**Fragmento proporcionado:**

----

En la consideración de este capítulo parece que se agota todo lo importante del oficio del príncipe, y todo lo peligroso del oficio del privado. Cumplir el rey toda justicia es hacer todo su oficio: humillarse al criado el señor, es todo el riesgo. Era San Juan Bautista grande privado de Dios, y el que venció todas las malas andanzas del puesto. No ha habido ni habrá mal paso en la privanza que él no le padeciese y le santificase con su humildad y con su vida y con su muerte. La aclamación del pueblo engañada le ofreció la adoración de Mesías, le rogó con el cargo de su señor: el séquito de las gentes hizo diligencias contra su oficio; su grande santidad equivocaba la fe de los judíos para su persecución. En uno de los capítulos antecedentes ponderé sus diligencias y sus respuestas. Y como él sabía cuán sabrosa perdición y cuán forzoso peligro es éste de la privanza, no por sí, que era hombre enviado de Dios, y no de la ambición; por todos los que serían en el mundo privados habló tales palabras: «Éste es el que ha de venir en pos de mí, que ha sido antes de mí: de quien yo no merezco desatar la correa del zapato».

----

**Elementos de datos:**
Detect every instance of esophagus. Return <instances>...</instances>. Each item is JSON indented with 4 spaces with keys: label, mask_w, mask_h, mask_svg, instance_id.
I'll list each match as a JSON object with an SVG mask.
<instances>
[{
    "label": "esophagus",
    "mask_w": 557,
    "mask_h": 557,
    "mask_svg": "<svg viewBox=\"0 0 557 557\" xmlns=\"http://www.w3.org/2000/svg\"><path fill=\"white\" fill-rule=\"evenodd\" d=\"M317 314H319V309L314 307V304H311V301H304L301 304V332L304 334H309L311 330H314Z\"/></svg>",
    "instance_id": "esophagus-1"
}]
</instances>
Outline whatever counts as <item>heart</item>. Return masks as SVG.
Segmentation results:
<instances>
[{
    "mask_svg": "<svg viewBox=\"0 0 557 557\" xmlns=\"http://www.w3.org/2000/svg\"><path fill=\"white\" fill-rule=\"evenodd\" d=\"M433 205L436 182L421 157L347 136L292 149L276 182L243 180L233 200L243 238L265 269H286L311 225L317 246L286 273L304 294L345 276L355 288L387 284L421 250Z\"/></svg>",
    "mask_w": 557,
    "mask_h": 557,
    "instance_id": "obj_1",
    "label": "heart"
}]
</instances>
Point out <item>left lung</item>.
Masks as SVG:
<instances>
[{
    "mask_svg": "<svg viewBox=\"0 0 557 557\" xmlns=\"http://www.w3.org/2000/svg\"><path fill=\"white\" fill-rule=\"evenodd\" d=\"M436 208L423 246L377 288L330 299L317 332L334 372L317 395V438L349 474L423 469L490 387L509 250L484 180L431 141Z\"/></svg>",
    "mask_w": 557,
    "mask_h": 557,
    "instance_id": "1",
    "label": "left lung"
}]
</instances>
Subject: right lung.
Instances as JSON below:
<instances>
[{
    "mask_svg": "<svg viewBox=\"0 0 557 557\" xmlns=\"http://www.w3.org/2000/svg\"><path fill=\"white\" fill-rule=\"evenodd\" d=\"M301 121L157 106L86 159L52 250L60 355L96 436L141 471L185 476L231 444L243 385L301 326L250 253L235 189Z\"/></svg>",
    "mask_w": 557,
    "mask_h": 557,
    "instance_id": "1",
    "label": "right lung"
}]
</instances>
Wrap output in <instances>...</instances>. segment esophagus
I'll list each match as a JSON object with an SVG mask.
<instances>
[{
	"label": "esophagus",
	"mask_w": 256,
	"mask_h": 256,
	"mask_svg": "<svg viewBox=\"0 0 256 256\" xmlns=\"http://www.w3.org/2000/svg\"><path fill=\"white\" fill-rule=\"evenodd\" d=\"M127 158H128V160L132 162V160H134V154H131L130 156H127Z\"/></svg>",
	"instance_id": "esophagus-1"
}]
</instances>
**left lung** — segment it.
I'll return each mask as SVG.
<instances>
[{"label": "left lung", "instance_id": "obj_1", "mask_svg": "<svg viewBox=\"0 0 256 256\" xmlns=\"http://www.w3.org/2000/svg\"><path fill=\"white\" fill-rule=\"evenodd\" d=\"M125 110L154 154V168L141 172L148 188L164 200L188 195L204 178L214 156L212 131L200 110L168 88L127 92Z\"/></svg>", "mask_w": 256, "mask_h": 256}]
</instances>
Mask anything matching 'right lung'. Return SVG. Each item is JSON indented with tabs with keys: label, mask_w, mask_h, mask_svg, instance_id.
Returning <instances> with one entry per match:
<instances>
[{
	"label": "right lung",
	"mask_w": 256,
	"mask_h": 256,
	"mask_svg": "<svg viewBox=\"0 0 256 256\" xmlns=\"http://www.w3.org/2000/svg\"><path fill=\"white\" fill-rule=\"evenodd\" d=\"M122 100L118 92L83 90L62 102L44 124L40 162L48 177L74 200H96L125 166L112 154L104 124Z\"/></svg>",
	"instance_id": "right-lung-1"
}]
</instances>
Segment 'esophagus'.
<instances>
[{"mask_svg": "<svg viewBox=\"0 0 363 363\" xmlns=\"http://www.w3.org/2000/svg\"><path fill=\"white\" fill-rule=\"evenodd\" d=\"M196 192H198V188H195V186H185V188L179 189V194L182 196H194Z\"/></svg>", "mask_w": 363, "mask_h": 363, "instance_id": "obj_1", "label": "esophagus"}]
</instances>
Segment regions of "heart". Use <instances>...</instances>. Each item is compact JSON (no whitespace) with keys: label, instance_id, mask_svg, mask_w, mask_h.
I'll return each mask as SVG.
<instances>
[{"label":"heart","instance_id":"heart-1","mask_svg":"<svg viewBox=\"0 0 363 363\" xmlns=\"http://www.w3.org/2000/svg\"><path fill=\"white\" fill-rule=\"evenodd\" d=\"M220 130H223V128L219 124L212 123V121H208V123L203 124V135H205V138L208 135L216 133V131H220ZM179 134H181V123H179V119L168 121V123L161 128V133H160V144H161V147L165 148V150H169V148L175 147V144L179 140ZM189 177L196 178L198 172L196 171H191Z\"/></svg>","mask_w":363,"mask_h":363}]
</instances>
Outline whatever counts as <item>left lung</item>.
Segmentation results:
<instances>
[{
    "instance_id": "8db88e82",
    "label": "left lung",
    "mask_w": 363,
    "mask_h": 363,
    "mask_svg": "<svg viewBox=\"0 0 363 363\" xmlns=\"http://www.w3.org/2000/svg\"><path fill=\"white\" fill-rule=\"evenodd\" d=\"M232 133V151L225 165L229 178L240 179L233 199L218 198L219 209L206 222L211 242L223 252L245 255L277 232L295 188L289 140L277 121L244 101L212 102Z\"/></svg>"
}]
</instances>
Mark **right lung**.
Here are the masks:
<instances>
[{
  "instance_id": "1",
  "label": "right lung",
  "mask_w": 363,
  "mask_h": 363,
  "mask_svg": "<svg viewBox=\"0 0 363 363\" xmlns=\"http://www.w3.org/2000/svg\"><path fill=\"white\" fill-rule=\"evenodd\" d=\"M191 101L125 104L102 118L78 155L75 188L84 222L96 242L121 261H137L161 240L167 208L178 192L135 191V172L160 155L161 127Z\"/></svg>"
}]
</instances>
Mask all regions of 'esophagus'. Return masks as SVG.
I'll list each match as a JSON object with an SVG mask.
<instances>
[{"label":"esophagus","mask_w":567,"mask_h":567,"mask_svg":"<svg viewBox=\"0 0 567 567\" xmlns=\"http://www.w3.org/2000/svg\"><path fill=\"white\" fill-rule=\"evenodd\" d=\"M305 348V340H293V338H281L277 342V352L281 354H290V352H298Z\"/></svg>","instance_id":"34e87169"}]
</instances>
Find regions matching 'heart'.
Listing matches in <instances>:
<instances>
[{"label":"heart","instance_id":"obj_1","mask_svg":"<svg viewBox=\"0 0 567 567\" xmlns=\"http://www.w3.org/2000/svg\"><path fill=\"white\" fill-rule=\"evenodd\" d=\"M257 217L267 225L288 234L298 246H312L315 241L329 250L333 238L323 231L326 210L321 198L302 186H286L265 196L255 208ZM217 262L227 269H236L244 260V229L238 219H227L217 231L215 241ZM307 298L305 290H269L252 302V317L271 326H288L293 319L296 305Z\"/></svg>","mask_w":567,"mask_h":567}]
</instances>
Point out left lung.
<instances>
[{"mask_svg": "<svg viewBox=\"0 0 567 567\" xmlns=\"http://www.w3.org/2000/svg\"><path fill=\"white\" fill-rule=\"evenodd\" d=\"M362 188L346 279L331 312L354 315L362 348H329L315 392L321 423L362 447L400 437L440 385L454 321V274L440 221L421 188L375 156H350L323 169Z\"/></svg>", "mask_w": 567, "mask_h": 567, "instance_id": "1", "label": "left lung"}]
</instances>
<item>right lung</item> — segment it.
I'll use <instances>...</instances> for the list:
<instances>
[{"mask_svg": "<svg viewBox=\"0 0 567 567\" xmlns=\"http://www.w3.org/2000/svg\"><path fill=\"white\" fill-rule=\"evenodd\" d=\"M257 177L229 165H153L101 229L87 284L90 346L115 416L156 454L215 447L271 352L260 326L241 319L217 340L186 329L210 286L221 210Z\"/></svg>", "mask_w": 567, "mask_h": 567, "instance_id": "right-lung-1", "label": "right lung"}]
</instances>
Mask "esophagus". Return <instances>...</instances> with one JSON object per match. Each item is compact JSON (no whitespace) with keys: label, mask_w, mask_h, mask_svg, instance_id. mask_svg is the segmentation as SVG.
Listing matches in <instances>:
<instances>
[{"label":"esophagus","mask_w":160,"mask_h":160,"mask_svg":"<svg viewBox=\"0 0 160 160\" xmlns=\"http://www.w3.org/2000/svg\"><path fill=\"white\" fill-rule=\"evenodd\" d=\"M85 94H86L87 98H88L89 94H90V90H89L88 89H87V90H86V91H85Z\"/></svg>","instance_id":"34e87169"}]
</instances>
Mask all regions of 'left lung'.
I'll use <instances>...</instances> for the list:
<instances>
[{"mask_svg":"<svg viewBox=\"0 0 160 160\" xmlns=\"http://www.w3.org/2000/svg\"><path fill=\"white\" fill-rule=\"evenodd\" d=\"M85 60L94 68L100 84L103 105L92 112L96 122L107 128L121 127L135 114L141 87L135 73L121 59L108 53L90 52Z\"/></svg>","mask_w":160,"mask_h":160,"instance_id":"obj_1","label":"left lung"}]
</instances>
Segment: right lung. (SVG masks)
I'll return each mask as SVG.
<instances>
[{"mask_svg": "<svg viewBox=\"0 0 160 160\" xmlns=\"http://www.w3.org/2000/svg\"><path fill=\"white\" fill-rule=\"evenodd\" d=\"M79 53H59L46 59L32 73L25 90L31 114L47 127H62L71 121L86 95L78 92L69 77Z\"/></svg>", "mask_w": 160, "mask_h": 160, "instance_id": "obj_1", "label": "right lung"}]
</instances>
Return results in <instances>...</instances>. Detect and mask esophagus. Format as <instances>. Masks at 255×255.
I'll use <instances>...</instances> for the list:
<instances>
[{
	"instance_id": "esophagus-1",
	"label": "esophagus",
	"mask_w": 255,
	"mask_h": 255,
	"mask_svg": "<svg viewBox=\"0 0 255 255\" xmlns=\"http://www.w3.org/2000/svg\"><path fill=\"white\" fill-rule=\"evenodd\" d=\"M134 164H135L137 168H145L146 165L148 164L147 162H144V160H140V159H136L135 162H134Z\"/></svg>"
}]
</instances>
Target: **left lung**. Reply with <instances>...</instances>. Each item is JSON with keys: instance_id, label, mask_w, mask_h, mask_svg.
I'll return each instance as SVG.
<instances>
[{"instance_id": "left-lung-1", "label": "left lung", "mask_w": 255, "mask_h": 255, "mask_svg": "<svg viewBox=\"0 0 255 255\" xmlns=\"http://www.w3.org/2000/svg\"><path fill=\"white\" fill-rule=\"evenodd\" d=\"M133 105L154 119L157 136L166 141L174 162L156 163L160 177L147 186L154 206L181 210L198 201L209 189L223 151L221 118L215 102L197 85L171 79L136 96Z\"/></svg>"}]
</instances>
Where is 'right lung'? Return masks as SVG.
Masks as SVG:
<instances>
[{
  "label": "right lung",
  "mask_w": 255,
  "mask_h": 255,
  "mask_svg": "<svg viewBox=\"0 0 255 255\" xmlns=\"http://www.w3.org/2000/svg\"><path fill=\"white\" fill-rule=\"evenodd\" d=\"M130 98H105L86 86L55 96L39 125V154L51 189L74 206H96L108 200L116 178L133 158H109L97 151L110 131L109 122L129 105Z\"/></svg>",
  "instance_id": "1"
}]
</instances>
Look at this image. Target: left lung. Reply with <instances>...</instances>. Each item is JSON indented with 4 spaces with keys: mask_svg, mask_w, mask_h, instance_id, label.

----

**Qué se pide:**
¿Podrías repetir completo, sin cambiar nada, el fragmento sobre San Juan Bautista y los peligros de la privanza? Las filas no guardan ninguna relación con el fragmento.

**Respuesta correcta:**
En la consideración de este capítulo parece que se agota todo lo importante del oficio del príncipe, y todo lo peligroso del oficio del privado. Cumplir el rey toda justicia es hacer todo su oficio: humillarse al criado el señor, es todo el riesgo. Era San Juan Bautista grande privado de Dios, y el que venció todas las malas andanzas del puesto. No ha habido ni habrá mal paso en la privanza que él no le padeciese y le santificase con su humildad y con su vida y con su muerte. La aclamación del pueblo engañada le ofreció la adoración de Mesías, le rogó con el cargo de su señor: el séquito de las gentes hizo diligencias contra su oficio; su grande santidad equivocaba la fe de los judíos para su persecución. En uno de los capítulos antecedentes ponderé sus diligencias y sus respuestas. Y como él sabía cuán sabrosa perdición y cuán forzoso peligro es éste de la privanza, no por sí, que era hombre enviado de Dios, y no de la ambición; por todos los que serían en el mundo privados habló tales palabras: «Éste es el que ha de venir en pos de mí, que ha sido antes de mí: de quien yo no merezco desatar la correa del zapato».